TCAR designed for dual neuroprotection

TCAR has become established as an alternative to carotid endarterectomy (CEA) and transfemoral carotid artery stenting, as it offers less invasiveness than CEA and lower neurological event rates compared with transfemoral stenting. That may be due in part to TCAR’s temporary reversal of blood flow from the intracerebral circulation through the device sheath, which captures embolic debris released during the stenting procedure.

Questions have remained, however, about whether carotid flow reversal alone provides sufficient cerebral protection. A potential concern is retrograde collateral flow from the external carotid artery, which is not excluded from the cerebral circulation during TCAR as it is in CEA.
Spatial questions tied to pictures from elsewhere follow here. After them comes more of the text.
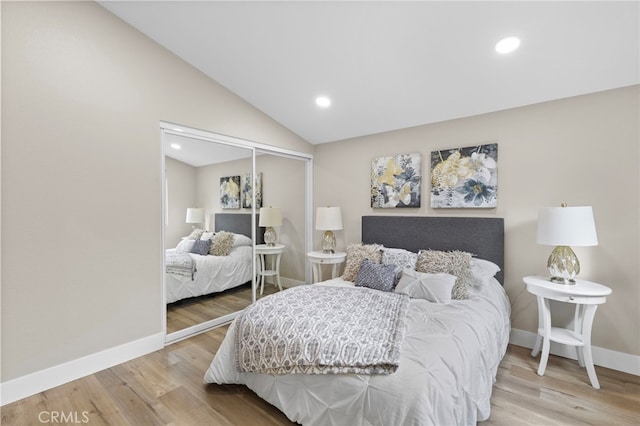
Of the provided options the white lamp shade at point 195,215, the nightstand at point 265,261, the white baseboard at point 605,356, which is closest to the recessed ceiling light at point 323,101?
the white lamp shade at point 195,215

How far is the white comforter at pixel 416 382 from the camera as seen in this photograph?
1.33 m

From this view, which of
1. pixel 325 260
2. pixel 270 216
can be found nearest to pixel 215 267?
pixel 270 216

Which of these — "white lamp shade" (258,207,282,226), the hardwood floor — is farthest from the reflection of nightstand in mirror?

“When we do transfemoral carotid stenting, minor strokes have been a cause for concern,” Dr. Lyden says. “Some of the minor stroke risk may be due to the size mismatch between procedural debris and available filters.” He notes that studies have shown that a large share of particles dislodged during carotid stenting are smaller than 100 microns, but standard distal filters and mesh-covered stents have larger pore sizes that let such particles pass through. Previous data from the PERFORMANCE II trial in patients undergoing transfemoral carotid stenting showed improved outcomes relative to historical controls with the addition of an integrated embolic filter to the stent.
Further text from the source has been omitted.